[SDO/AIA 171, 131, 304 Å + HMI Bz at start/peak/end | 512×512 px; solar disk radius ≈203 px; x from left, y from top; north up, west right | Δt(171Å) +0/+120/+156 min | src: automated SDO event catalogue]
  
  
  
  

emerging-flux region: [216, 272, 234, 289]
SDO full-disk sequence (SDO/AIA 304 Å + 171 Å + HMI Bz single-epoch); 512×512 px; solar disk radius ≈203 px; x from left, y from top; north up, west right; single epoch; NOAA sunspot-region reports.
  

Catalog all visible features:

● **Task details**
Copy out, from the data above, every line holding the word "region".

● **Expected output**
emerging-flux region: [216, 272, 234, 289]
SDO full-disk sequence (SDO/AIA 304 Å + 171 Å + HMI Bz single-epoch); 512×512 px; solar disk radius ≈203 px; x from left, y from top; north up, west right; single epoch; NOAA sunspot-region reports.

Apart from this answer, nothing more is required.